Between now and mid-February, several rockets will take off around the world for various missions. This includes refuelling the International Space Station, deploying new communications satellites or sending a probe towards the Sun.
There will be several missions to follow in 2020 for those interested in the conquest of space, including ambitious operations to Mars and the Sun, but also crucial tests to prepare the return of astronauts to the Moon. But between each of these major events, which will focus all the media attention on them, the astronautics calendar is actually quite full.
In order not to miss any of these operations, which are certainly less spectacular than the events described above, here is a calendar of the shootings that are due to take place until mid-February, with a description of each flight, its launch date and take-off location. Only activities for which the date is known are listed here, even though it may change, particularly due to weather conditions.
Unless otherwise stated, the dates and times are for metropolitan France. Other launches are also planned for February 2020, such as a further shipment of 60 SpaceX satellites, but the exact timetable has not yet been decided. The article will therefore be updated as the dates are communicated by space agencies and companies operating launchers.
Like Starlink, OneWeb has a dream of deploying hundreds of interconnected satellites that would allow people everywhere to connect to the Internet. The project aims to address possible deficiencies in land-based infrastructure. The implementation of the constellation began in January 2019 with the firing of a Soyuz rocket.
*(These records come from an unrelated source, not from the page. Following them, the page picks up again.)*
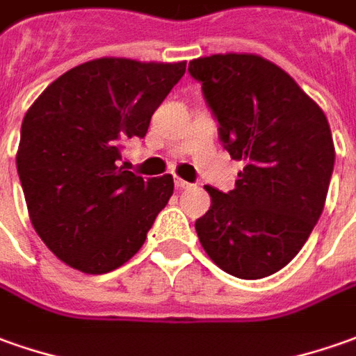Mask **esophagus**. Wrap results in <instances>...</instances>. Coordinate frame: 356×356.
Masks as SVG:
<instances>
[{
  "label": "esophagus",
  "instance_id": "34e87169",
  "mask_svg": "<svg viewBox=\"0 0 356 356\" xmlns=\"http://www.w3.org/2000/svg\"><path fill=\"white\" fill-rule=\"evenodd\" d=\"M175 187H177V188H191L193 185H191L188 181H185V179L177 177V179H175Z\"/></svg>",
  "mask_w": 356,
  "mask_h": 356
}]
</instances>
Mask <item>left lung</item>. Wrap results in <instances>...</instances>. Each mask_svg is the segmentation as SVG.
<instances>
[{"label":"left lung","instance_id":"1","mask_svg":"<svg viewBox=\"0 0 356 356\" xmlns=\"http://www.w3.org/2000/svg\"><path fill=\"white\" fill-rule=\"evenodd\" d=\"M220 124L236 187L207 185L195 222L207 255L238 279H263L298 255L325 204L335 163L330 122L292 77L255 54H212L188 64Z\"/></svg>","mask_w":356,"mask_h":356}]
</instances>
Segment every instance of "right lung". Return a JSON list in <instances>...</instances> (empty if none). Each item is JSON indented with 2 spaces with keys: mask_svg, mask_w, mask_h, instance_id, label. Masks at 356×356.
Returning a JSON list of instances; mask_svg holds the SVG:
<instances>
[{
  "mask_svg": "<svg viewBox=\"0 0 356 356\" xmlns=\"http://www.w3.org/2000/svg\"><path fill=\"white\" fill-rule=\"evenodd\" d=\"M187 62L97 58L67 70L26 111L17 171L33 228L58 259L86 275L118 269L146 241L173 177L144 179L117 161Z\"/></svg>",
  "mask_w": 356,
  "mask_h": 356,
  "instance_id": "right-lung-1",
  "label": "right lung"
}]
</instances>
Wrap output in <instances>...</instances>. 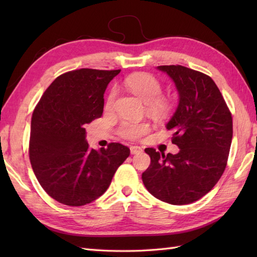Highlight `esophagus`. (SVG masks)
<instances>
[{
  "label": "esophagus",
  "mask_w": 257,
  "mask_h": 257,
  "mask_svg": "<svg viewBox=\"0 0 257 257\" xmlns=\"http://www.w3.org/2000/svg\"><path fill=\"white\" fill-rule=\"evenodd\" d=\"M130 152H132V155H137L140 154V152H143V149L138 146H132L130 147Z\"/></svg>",
  "instance_id": "esophagus-1"
}]
</instances>
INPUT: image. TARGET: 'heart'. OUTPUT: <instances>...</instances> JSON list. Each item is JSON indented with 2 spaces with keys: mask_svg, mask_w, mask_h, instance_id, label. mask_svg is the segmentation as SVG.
<instances>
[{
  "mask_svg": "<svg viewBox=\"0 0 257 257\" xmlns=\"http://www.w3.org/2000/svg\"><path fill=\"white\" fill-rule=\"evenodd\" d=\"M125 86L134 95L147 103L149 111L155 114H163L168 111L169 102L161 98L162 86L155 76L147 73H138L128 76L124 80ZM116 96V90L112 89L109 94L107 107H110ZM149 132V124L146 122L124 121L119 127V135L125 139H137Z\"/></svg>",
  "mask_w": 257,
  "mask_h": 257,
  "instance_id": "b5f03b06",
  "label": "heart"
}]
</instances>
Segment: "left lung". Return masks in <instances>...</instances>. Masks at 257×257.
I'll use <instances>...</instances> for the list:
<instances>
[{"label": "left lung", "mask_w": 257, "mask_h": 257, "mask_svg": "<svg viewBox=\"0 0 257 257\" xmlns=\"http://www.w3.org/2000/svg\"><path fill=\"white\" fill-rule=\"evenodd\" d=\"M176 86L179 102L166 124L177 155L147 148L151 163L143 173L147 190L167 203L190 204L204 196L225 170L233 123L224 98L209 76L180 65L158 66Z\"/></svg>", "instance_id": "left-lung-1"}]
</instances>
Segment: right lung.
<instances>
[{"mask_svg": "<svg viewBox=\"0 0 257 257\" xmlns=\"http://www.w3.org/2000/svg\"><path fill=\"white\" fill-rule=\"evenodd\" d=\"M119 73L89 68L65 73L33 112L31 165L42 188L59 203L80 206L99 198L130 155L121 144L95 150L86 140L85 127L102 114L103 94Z\"/></svg>", "mask_w": 257, "mask_h": 257, "instance_id": "right-lung-1", "label": "right lung"}]
</instances>
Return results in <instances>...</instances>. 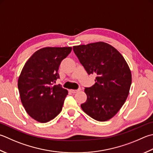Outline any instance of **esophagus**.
<instances>
[{
    "label": "esophagus",
    "mask_w": 153,
    "mask_h": 153,
    "mask_svg": "<svg viewBox=\"0 0 153 153\" xmlns=\"http://www.w3.org/2000/svg\"><path fill=\"white\" fill-rule=\"evenodd\" d=\"M79 91V89H70V91L71 92V93H72V94H76V93H77V92H78Z\"/></svg>",
    "instance_id": "1"
}]
</instances>
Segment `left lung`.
<instances>
[{
  "label": "left lung",
  "instance_id": "1",
  "mask_svg": "<svg viewBox=\"0 0 153 153\" xmlns=\"http://www.w3.org/2000/svg\"><path fill=\"white\" fill-rule=\"evenodd\" d=\"M73 50L87 73L97 76L95 84L85 88L87 100L81 107L95 120H109L129 93L132 76L127 62L117 50L103 42L75 46Z\"/></svg>",
  "mask_w": 153,
  "mask_h": 153
}]
</instances>
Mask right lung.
<instances>
[{
	"label": "right lung",
	"instance_id": "1",
	"mask_svg": "<svg viewBox=\"0 0 153 153\" xmlns=\"http://www.w3.org/2000/svg\"><path fill=\"white\" fill-rule=\"evenodd\" d=\"M71 47H46L37 50L24 65L18 80L20 97L27 113L34 120L48 122L62 109L68 90L53 85L59 78L61 62Z\"/></svg>",
	"mask_w": 153,
	"mask_h": 153
}]
</instances>
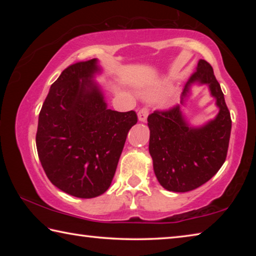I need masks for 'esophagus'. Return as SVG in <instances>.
Returning <instances> with one entry per match:
<instances>
[{"label": "esophagus", "instance_id": "obj_1", "mask_svg": "<svg viewBox=\"0 0 256 256\" xmlns=\"http://www.w3.org/2000/svg\"><path fill=\"white\" fill-rule=\"evenodd\" d=\"M148 114H149V110L146 107H142L140 110L138 112V118L140 122H146V118H148Z\"/></svg>", "mask_w": 256, "mask_h": 256}]
</instances>
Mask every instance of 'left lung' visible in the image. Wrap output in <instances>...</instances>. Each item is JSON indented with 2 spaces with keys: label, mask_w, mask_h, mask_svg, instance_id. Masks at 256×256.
I'll return each instance as SVG.
<instances>
[{
  "label": "left lung",
  "mask_w": 256,
  "mask_h": 256,
  "mask_svg": "<svg viewBox=\"0 0 256 256\" xmlns=\"http://www.w3.org/2000/svg\"><path fill=\"white\" fill-rule=\"evenodd\" d=\"M208 84L219 107L214 120L201 128H190L180 106L167 110H154L148 116L150 128L149 152L154 170L164 188L172 192H188L206 183L216 174L227 157L232 131L230 112L214 68L204 60L198 63L196 71L186 82L182 100L190 84Z\"/></svg>",
  "instance_id": "obj_1"
}]
</instances>
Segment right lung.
I'll return each mask as SVG.
<instances>
[{
	"instance_id": "1",
	"label": "right lung",
	"mask_w": 256,
	"mask_h": 256,
	"mask_svg": "<svg viewBox=\"0 0 256 256\" xmlns=\"http://www.w3.org/2000/svg\"><path fill=\"white\" fill-rule=\"evenodd\" d=\"M97 60L71 64L50 86L40 112L38 157L52 184L70 196L92 198L110 186L134 110H108L94 73Z\"/></svg>"
}]
</instances>
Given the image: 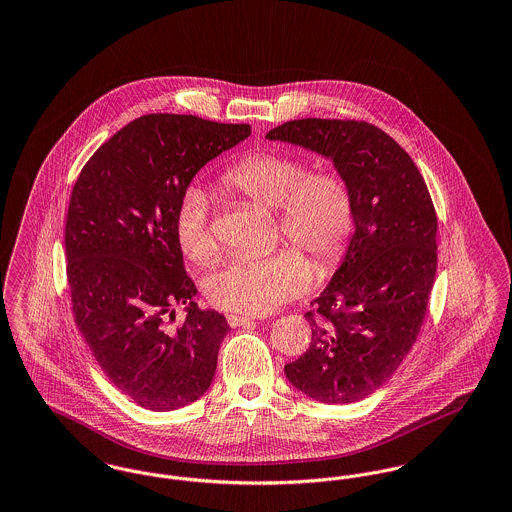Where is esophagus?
Instances as JSON below:
<instances>
[{
    "label": "esophagus",
    "instance_id": "obj_1",
    "mask_svg": "<svg viewBox=\"0 0 512 512\" xmlns=\"http://www.w3.org/2000/svg\"><path fill=\"white\" fill-rule=\"evenodd\" d=\"M226 320H228V324H230L232 328H236V326H245V324L253 322L255 317H249V315H228Z\"/></svg>",
    "mask_w": 512,
    "mask_h": 512
}]
</instances>
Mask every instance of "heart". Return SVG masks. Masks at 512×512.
I'll return each instance as SVG.
<instances>
[{
    "label": "heart",
    "mask_w": 512,
    "mask_h": 512,
    "mask_svg": "<svg viewBox=\"0 0 512 512\" xmlns=\"http://www.w3.org/2000/svg\"><path fill=\"white\" fill-rule=\"evenodd\" d=\"M222 186L267 209H278L282 236L307 251L320 270L336 267L355 226L347 182L334 171H311L307 159L286 151H255L222 174ZM209 195L188 188L174 213V240L182 255L207 263L217 253ZM313 270L292 247L268 255H238L209 274L203 290L211 305L263 315L309 288Z\"/></svg>",
    "instance_id": "obj_1"
}]
</instances>
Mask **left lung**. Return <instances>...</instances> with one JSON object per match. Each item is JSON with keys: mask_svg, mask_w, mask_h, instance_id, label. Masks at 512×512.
I'll return each mask as SVG.
<instances>
[{"mask_svg": "<svg viewBox=\"0 0 512 512\" xmlns=\"http://www.w3.org/2000/svg\"><path fill=\"white\" fill-rule=\"evenodd\" d=\"M267 138L330 157L353 195L355 234L305 315L309 349L284 372L320 403H355L390 380L420 334L438 263L436 209L411 155L370 122L299 119Z\"/></svg>", "mask_w": 512, "mask_h": 512, "instance_id": "8db88e82", "label": "left lung"}]
</instances>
The first firing, which took place in French Guiana, consisted of only 6 satellites. A year later, the second shot contains almost six times as many. The launcher, another Soyuz, will contain no less than 34 in the Fregat stage, which houses the payloads to be sent into orbit. The satellites will be positioned in low Earth orbit. More shots are planned for later in the year.
- What? The sending of 34 OneWeb ;
- When? February 6, 2020, 10:42 p.m;
- Where? Baikonur Cosmodrome in Kazakhstan;
- How? With the medium Soyuz launcher.
A refueling operation for the International Space Station is planned for February 9. It is to be provided by an Antares rocket designed by Northrop Grumman. It will propel the cargo ship Cygnus, which is built by the same industrialist. This is the thirteenth mission operated by Northrop on behalf of NASA, the U.S. space agency.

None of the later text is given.